Short task: Reproduce every line of the material below verbatim, keeping the original order, spacing, and punctuation.

Task material:
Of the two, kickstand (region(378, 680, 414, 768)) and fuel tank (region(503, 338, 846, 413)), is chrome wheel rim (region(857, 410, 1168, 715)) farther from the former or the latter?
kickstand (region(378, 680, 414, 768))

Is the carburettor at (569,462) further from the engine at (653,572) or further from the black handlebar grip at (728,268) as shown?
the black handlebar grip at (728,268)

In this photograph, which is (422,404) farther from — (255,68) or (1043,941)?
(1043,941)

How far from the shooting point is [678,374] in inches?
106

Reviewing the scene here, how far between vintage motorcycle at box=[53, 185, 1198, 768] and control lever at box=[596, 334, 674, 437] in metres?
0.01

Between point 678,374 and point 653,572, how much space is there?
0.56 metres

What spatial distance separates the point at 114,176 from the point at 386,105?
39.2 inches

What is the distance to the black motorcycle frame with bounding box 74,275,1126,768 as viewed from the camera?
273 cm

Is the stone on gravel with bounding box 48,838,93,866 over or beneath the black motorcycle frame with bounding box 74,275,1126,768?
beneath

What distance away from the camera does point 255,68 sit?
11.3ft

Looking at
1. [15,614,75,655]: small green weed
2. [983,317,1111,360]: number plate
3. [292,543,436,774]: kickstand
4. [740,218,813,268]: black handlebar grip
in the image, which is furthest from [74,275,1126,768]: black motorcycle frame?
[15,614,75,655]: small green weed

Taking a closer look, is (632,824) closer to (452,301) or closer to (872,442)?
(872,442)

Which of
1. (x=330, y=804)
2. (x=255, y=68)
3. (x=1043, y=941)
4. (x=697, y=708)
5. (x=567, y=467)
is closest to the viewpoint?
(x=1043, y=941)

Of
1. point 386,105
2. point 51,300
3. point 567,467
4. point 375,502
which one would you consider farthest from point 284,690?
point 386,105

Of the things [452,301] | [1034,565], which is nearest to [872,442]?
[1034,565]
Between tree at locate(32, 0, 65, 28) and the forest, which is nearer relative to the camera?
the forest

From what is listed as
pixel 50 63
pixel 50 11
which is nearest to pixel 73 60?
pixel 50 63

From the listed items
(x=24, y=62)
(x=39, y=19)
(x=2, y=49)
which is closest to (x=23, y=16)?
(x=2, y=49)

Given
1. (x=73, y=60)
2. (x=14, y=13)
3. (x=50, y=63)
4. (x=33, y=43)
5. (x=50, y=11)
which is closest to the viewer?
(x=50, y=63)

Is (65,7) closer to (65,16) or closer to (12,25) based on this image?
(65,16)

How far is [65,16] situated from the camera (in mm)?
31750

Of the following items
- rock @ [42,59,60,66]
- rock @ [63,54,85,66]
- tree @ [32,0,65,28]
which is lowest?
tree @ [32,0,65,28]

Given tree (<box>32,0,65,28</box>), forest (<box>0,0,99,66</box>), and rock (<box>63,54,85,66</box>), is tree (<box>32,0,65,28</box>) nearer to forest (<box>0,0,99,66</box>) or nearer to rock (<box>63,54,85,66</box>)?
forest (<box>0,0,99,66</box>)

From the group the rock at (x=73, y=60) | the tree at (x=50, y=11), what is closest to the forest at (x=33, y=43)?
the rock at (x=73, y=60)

Solution to this problem:
Of the two, kickstand (region(378, 680, 414, 768)) and fuel tank (region(503, 338, 846, 413)), is chrome wheel rim (region(857, 410, 1168, 715)) farther from the former or the latter?
kickstand (region(378, 680, 414, 768))

Is the carburettor at (569,462) further from the engine at (653,572) or further from the black handlebar grip at (728,268) as shown?
the black handlebar grip at (728,268)

In this photograph, which is (422,404) farther from — (255,68) or (1043,941)?
(1043,941)

How far from the shooting point is [678,374] in inches?
106

Reviewing the scene here, how far between vintage motorcycle at box=[53, 185, 1198, 768] and control lever at box=[596, 334, 674, 437] in metres?
0.01

Between point 678,374 and point 653,572, how much space is there?
0.56 metres

What spatial distance separates the point at 114,176 from the point at 386,105?
39.2 inches

What is the distance to the black motorcycle frame with bounding box 74,275,1126,768 as viewed from the camera?
273 cm

Is the stone on gravel with bounding box 48,838,93,866 over or beneath the black motorcycle frame with bounding box 74,275,1126,768?
beneath

What distance away from the camera does point 255,68 sit?
11.3ft

Looking at
1. [15,614,75,655]: small green weed
2. [983,317,1111,360]: number plate
3. [292,543,436,774]: kickstand
4. [740,218,813,268]: black handlebar grip
in the image, which is furthest from [74,275,1126,768]: black motorcycle frame?
[15,614,75,655]: small green weed

Taking a closer look, is (632,824) closer to (452,301) or closer to (872,442)?
(872,442)

Which of
1. (x=330, y=804)
2. (x=255, y=68)
3. (x=1043, y=941)
4. (x=697, y=708)
5. (x=567, y=467)
is closest to the viewpoint?
(x=1043, y=941)

Of
1. point 386,105
2. point 51,300
3. point 567,467
4. point 375,502
which one would you consider farthest from point 284,690?
point 386,105

Of the things [452,301] | [1034,565], which is nearest to [872,442]?
[1034,565]
Between tree at locate(32, 0, 65, 28) and the forest, which is nearer relative to the camera?
the forest

From what is listed as
pixel 50 63
pixel 50 11
which is nearest to pixel 73 60?
pixel 50 63

From the listed items
(x=24, y=62)
(x=39, y=19)
(x=2, y=49)
which is closest to (x=23, y=16)?
(x=2, y=49)

Given
1. (x=73, y=60)
2. (x=14, y=13)
3. (x=50, y=63)
4. (x=33, y=43)
5. (x=50, y=11)
which is closest to the viewer?
(x=50, y=63)

Is (65,7) closer to (65,16) or closer to (12,25) based on this image?
(65,16)

How far is [65,16] situated from the camera (in mm)?
31750

Of the following items
- rock @ [42,59,60,66]
- rock @ [63,54,85,66]
- tree @ [32,0,65,28]
which is lowest?
tree @ [32,0,65,28]

Given tree (<box>32,0,65,28</box>), forest (<box>0,0,99,66</box>), and rock (<box>63,54,85,66</box>), is tree (<box>32,0,65,28</box>) nearer to forest (<box>0,0,99,66</box>) or nearer to rock (<box>63,54,85,66</box>)?
forest (<box>0,0,99,66</box>)

From the group the rock at (x=73, y=60) | the tree at (x=50, y=11), what is closest to the forest at (x=33, y=43)?
the rock at (x=73, y=60)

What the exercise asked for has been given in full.